Le cas de saint Anthème :

Dans le Turpin saintongeais, Anthème, chapelain de Charlemagne, est tué à Jonzac et enseveli dans l'église Saint-Gervais, derrière l'autel, très profondément dans le rocher (p. 281). Il ne semble pas que cet épisode ait été retenu par la mémoire populaire locale. Saint Anthème n'a guère intéressé que les hagiographes.

 

En somme, toponymes et croyances pseudo-historiques coïncident en plusieurs endroits avec des éléments du récit turpinien mais on les rencontre aussi hors de la région où le Turpin fait évoluer Charlemagne. D'autre part, des personnages de chansons de geste hantent les mêmes parages : outre Galienne, les quatre fils Aymon sont présents en Saintonge, tout comme Ganelon qui a sa légende à Tonnay-Boutonne, probablement très récente.
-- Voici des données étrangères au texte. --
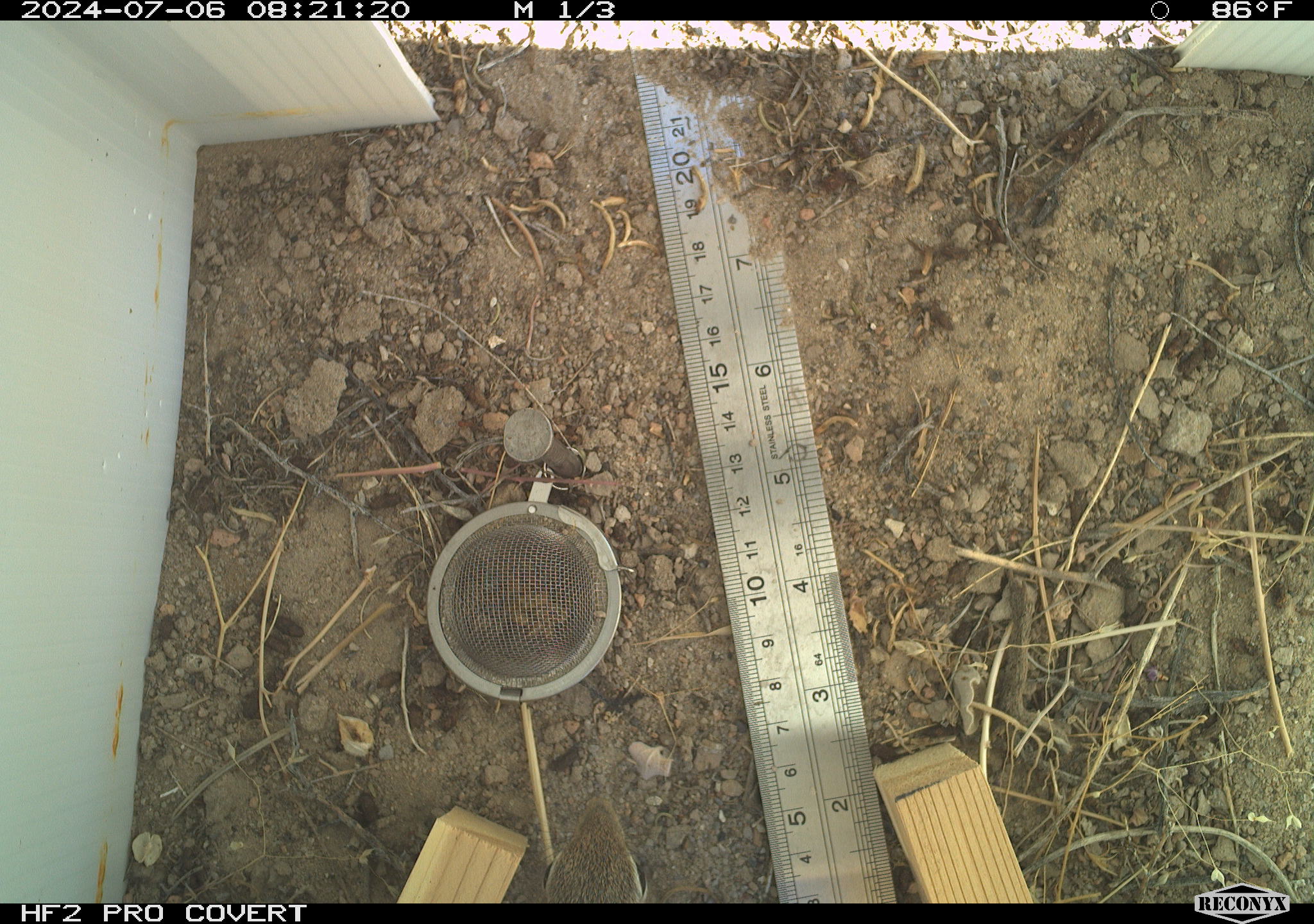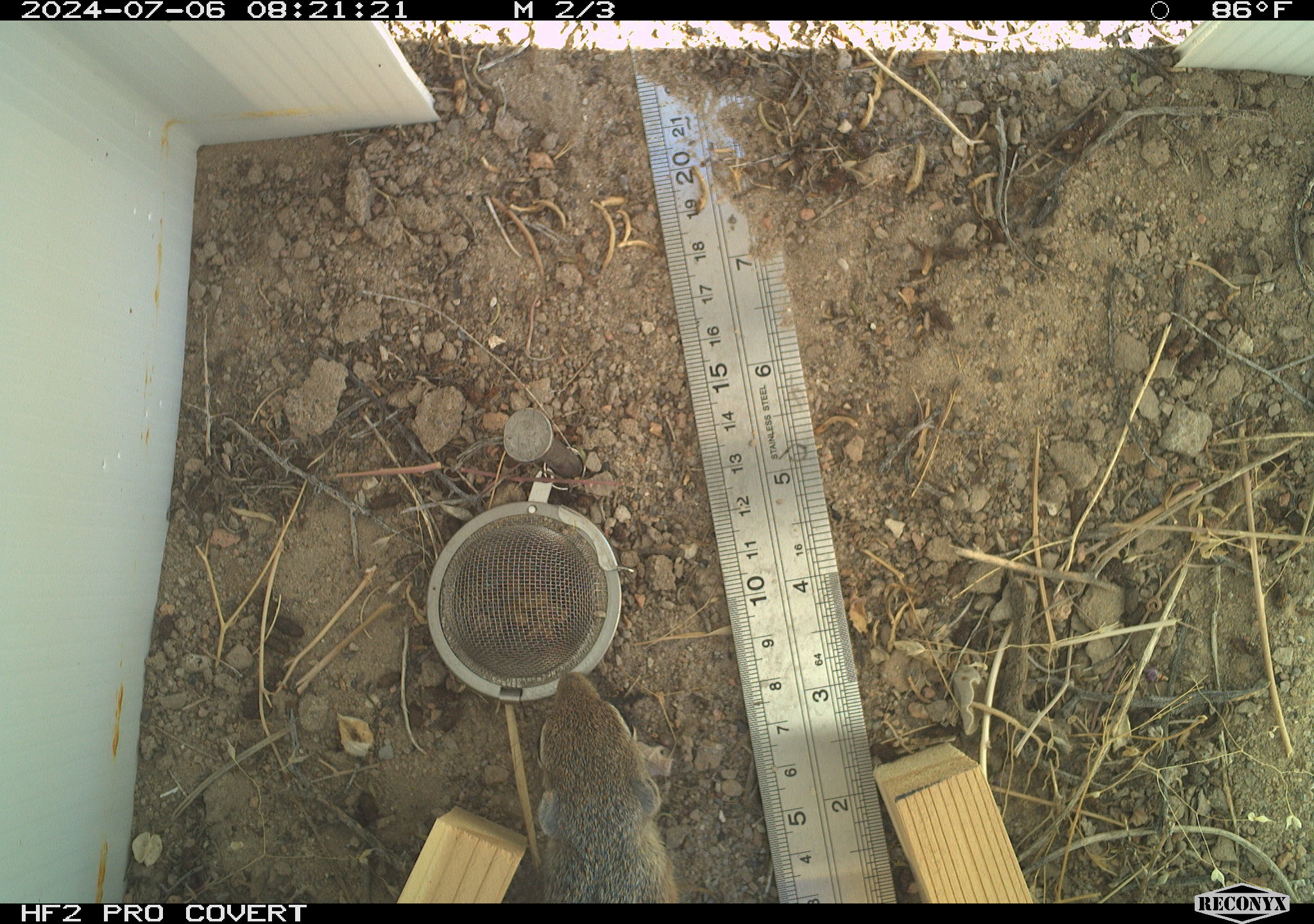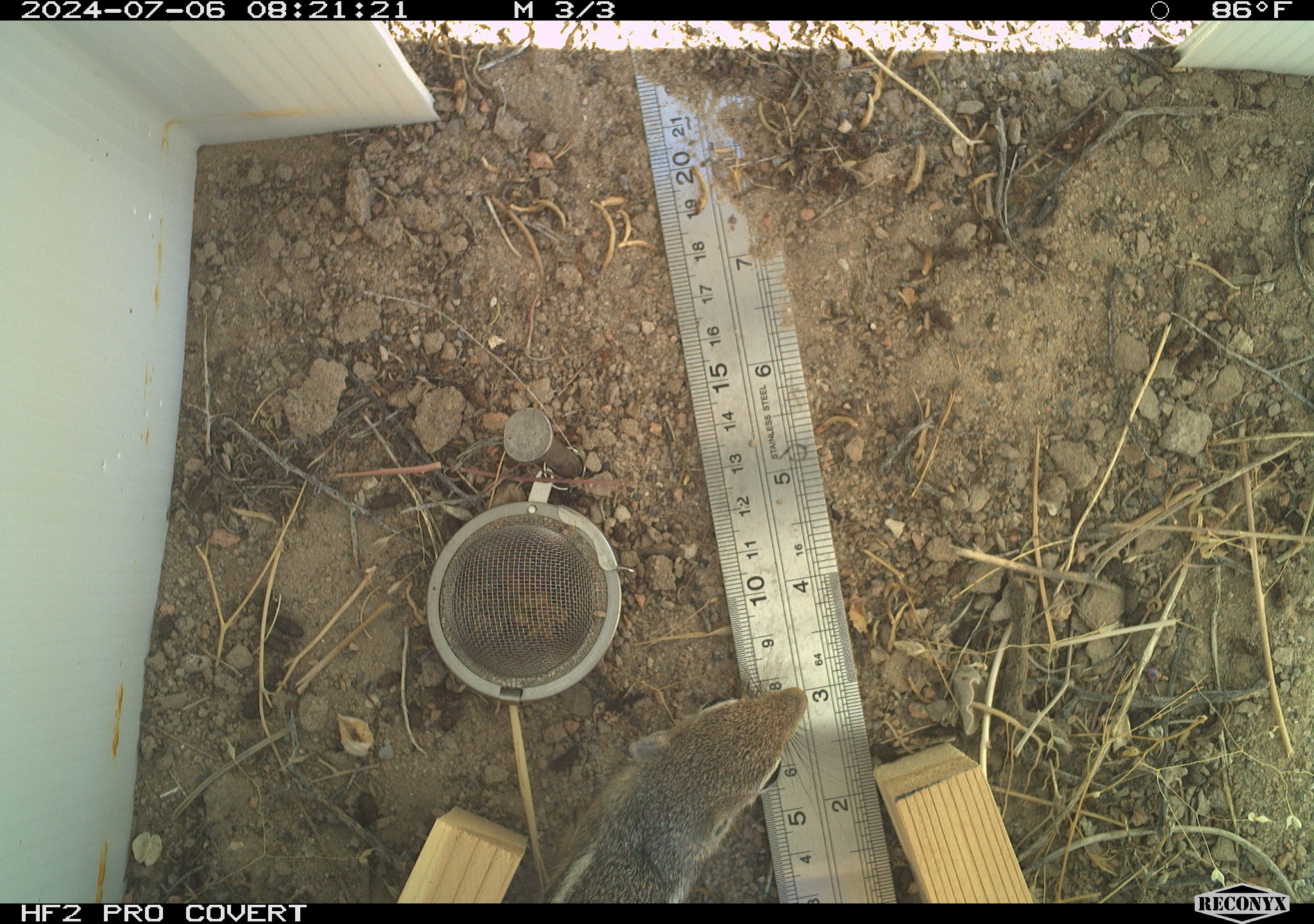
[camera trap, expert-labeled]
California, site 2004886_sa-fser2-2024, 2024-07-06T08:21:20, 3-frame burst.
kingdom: Animalia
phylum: Chordata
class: Mammalia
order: Rodentia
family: Sciuridae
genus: Ammospermophilus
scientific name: Ammospermophilus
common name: antelope ground squirrels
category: ammospermophilus species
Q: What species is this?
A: Ammospermophilus species (antelope ground squirrels) (Ammospermophilus).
On a signalé que deux frères se nomment Roland et Olivier en 1137 ; ce sont les petits-neveux d'un chanoine de Saint-Pierre de Saintes (Cartulaire de Notre-Dame de Saintes, p. 65). Toutes ces données, très fragmentaires, ne permettent pas d'émettre une hypothèse fondée, sur l'origine et la diffusion de la légende. La vie intellectuelle des siècles passés est encore mal connue, hormis les œuvres écrites les plus répandues. La pensée populaire est quasi insaisissable pour le haut Moyen Âge qui a été la période la plus propice à la diffusion du récit épique.
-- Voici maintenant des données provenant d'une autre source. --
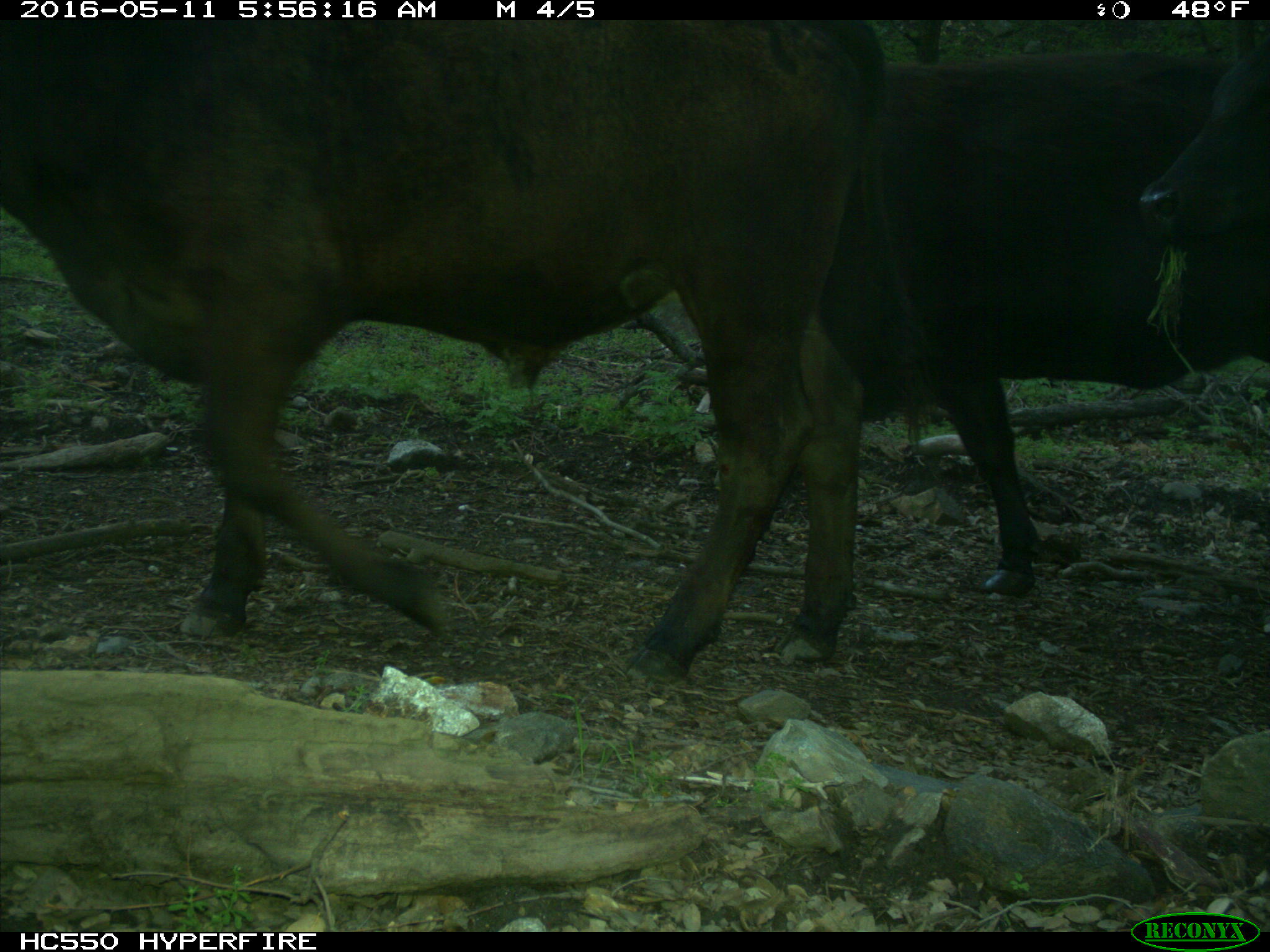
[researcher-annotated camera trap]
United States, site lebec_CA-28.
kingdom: Animalia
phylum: Chordata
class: Mammalia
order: Artiodactyla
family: Bovidae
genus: Bos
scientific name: Bos taurus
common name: domestic cow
Bos taurus (domestic cow).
On saisit cependant certains intérêts. L'abbesse de Saintes n'était peut-être pas étrangère à la décision du pape d'octroyer des indulgences aux pèlerins qui se rendraient à la chapelle de Saint-Fort qui dépendait de son église de Saint-Just. Les moines de Vendôme installés à Saint-Agnant avaient probablement des raisons de faire savoir au loin que leur église de Saint-Saturnin était une fondation du héros de la foi chrétienne. Quant aux bourgeois de La Rochelle, ils ont soutenu pendant des décennies un procès contre les autorités ecclésiastiques pour un privilège d'exemption de dîmes octroyé par Charles Martel aux habitants de la région, pour avoir chassé les Sarrasins, " de leurs propres armes et dépenses ", selon une formule bien connue qu'on rencontre, entre autres pièces, dans quelques faux. Certes la fiction se situe dans un cadre historique et ne semble pas avoir franchi les limites des prétoires mais elle est révélatrice du rôle qu'ont pu jouer, dans la diffusion des légendes historiques, des intérêts bien compris.

Publié dans Aguiaine, revue de la Société d'Etudes Folkloriques du Centre-Ouest, tome XXI, 5e livraison, septembre-octobre 1989, p. 312-323.